La storia del collettivo Tinariwen è affascinante. Facendo ascoltare il disco si è parlato di “alternativa nomade”, si è respirata la bellezza del camminare con gli animali. I deserti, non le città, ci indicano la via per le stelle?
Parlare di “alternativa nomade” – espressione coniata dal viaggiatore e scrittore Bruce Chatwin – può suonare come una presa di posizione romantica e utopistica. In quanto tale, anche irrispettosa di culture e popoli che spesso vedono la propria identità nomade aggredita dal modello stanziale dominante. In realtà, il fatto stesso di riconoscere che questa alternativa esiste è un ottimo antidoto in un mondo claustrofobico, dove sembra valere un unico modello dominante e siamo costantemente scoraggiati di fronte anche solo all’idea di immaginare che le cose potrebbero andare diversamente. Ricordo che all’inizio della crisi economica del 2008, la regina Elisabetta II andò in visita alla London School of Economics e chiese ai professori e ricercatori di uno degli istituti più prestigiosi al mondo come mai non fossimo riusciti a prevedere quello che era appena accaduto. Un po’ imbarazzati, le risposero che ciò era stato causato da una mancanza di immaginazione. Ecco allora che, tornando alla tua domanda, ascoltare storie differenti – anche queste, ahinoi, a forte rischio di estinzione – ci permette di nutrire il calcolo di immaginazione e mettere in questione un ritornello che ascoltiamo da 40 anni: “There is no alternative”, non c’è alternativa. I Tinariwen, collettivo tuareg originario del Mali, per il fatto stesso di esistere ci ricordano che esistono altri modi di vivere e di esprimersi – con tutte le contraddizioni che ogni storia umana porta con sé. Come ricordavi, nei loro ritmi ipnotici e nell’intreccio di chitarre elettriche, percussioni e battiti di mani, cori e voci soliste si sente l’andatura dell’uomo in sintonia con gli animali e l’ambiente che li ospita.

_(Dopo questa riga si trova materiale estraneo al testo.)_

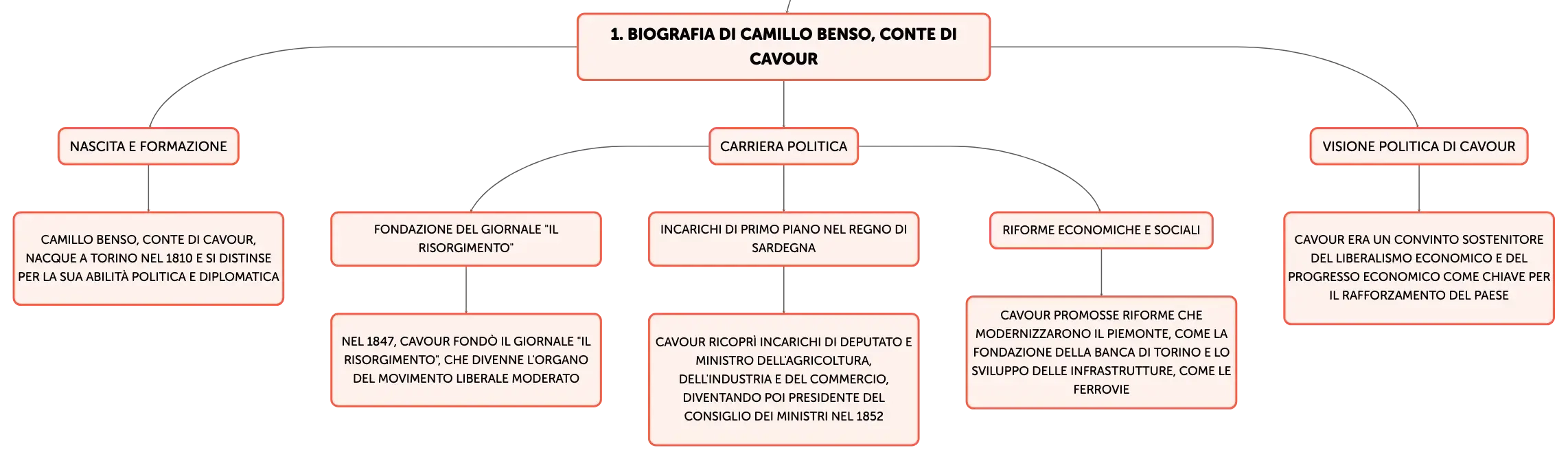 1. BIOGRAFIA DI CAMILLO BENSO, CONTE DI CAVOUR

NASCITA E FORMAZIONE

CAMILLO BENSO, CONTE DI CAVOUR, NACQUE A TORINO NEL 1810 E SI DISTINSE PER LA SUA ABILITÀ POLITICA E DIPLOMATICA

CARRIERA POLITICA

FONDAZIONE DEL GIORNALE "IL RISORGIMENTO"

NEL 1847, CAVOUR FONDÒ IL GIORNALE "IL RISORGIMENTO", CHE DIVENNE L'ORGANO DEL MOVIMENTO LIBERALE MODERATO

INCARICHI DI PRIMO PIANO NEL REGNO DI SARDEGNA

CAVOUR RICOPRÌ INCARICHI DI DEPUTATO E MINISTRO DELL'AGRICOLTURA, DELL'INDUSTRIA E DEL COMMERCIO, DIVENTANDO POI PRESIDENTE DEL CONSIGLIO DEI MINISTRI NEL 1852

RIFORME ECONOMICHE E SOCIALI

CAVOUR PROMOSSE RIFORME CHE MODERNIZZARONO IL PIEMONTE, COME LA FONDAZIONE DELLA BANCA DI TORINO E LO SVILUPPO DELLE INFRASTRUTTURE, COME LE FERROVIE

VISIONE POLITICA DI CAVOUR

CAVOUR ERA UN CONVINTO SOSTENITORE DEL LIBERALISMO ECONOMICO E DEL PROGRESSO ECONOMICO COME CHIAVE PER IL RAFFORZAMENTO DEL PAESE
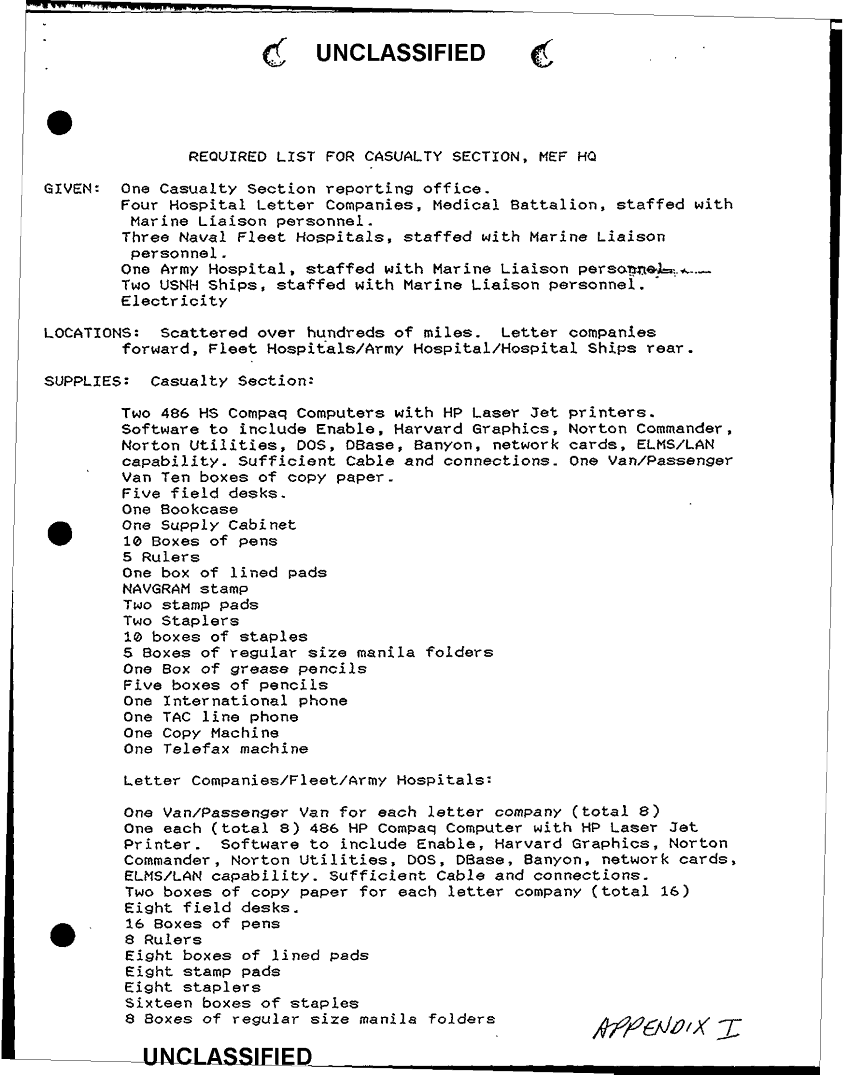 UNCLASSIFIED

REQUIRED LIST FOR CASUALTY SECTION, MEF HQ

GIVEN: One Casualty Section reporting office.
Four Hospital Letter Companies, Medical Battalion, staffed with Marine Liaison personnel.
Three Naval Fleet Hospitals, staffed with Marine Liaison personnel.
One Army Hospital, staffed with Marine Liaison personnel.
Two USNH Ships, staffed with Marine Liaison personnel.
Electricity

LOCATIONS: Scattered over hundreds of miles. Letter companies forward, Fleet Hospitals/Army Hospital/Hospital Ships rear.

SUPPLIES: Casualty Section:

Two 486 HS Compaq Computers with HP Laser Jet printers. Software to include Enable, Harvard Graphics, Norton Commander, Norton Utilities, DOS, DBase, Banyon, network cards, ELMS/LAN capability. Sufficient Cable and connections. One Van/Passenger Van Ten boxes of copy paper.
Five field desks.
One Bookcase
One Supply Cabinet
10 Boxes of pens
5 Rulers
One box of lined pads
NAVGRAM stamp
Two stamp pads
Two Staplers
10 boxes of staples
5 Boxes of regular size manila folders
One Box of grease pencils
Five boxes of pencils
One International phone
One TAC line phone
One Copy Machine
One Telefax machine

Letter Companies/Fleet/Army Hospitals:

One Van/Passenger Van for each letter company (total 8)
One each (total 8) 486 HP Compaq Computer with HP Laser Jet Printer. Software to include Enable, Harvard Graphics, Norton Commander, Norton Utilities, DOS, DBase, Banyon, network cards, ELMS/LAN capability. Sufficient Cable and connections.
Two boxes of copy paper for each letter company (total 16)
Eight field desks.
16 Boxes of pens
8 Rulers
Eight boxes of lined pads
Eight stamp pads
Eight staplers
Sixteen boxes of staples
8 Boxes of regular size manila folders

APPENDIX I

UNCLASSIFIED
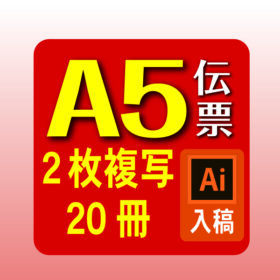 A5 伝票
2枚複写
20冊
Ai
入稿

Venendo alla tua suggestione, non credo che si tratti di sostituire le città con i deserti – o con qualsiasi altro ambiente non antropizzato – come fonte di ispirazione per il futuro. Ad essere decisivo, piuttosto, è il nostro modo di guardare – e quindi di entrare in sintonia ed empatia – con gli spazi e le altre forme di vita, ovunque siamo. Su questo, torna sempre a interrogarmi e guidarmi una riflessione di Walter Benjamin, tratta dal suo libro di memorie Infanzia berlinese: “Non sapersi orientare in una città non significa molto. Ci vuole invece una certa pratica per smarrirsi in essa come ci si smarrisce in una foresta”. Forse, oggi avremmo bisogno di smarrirci – e di farlo insieme.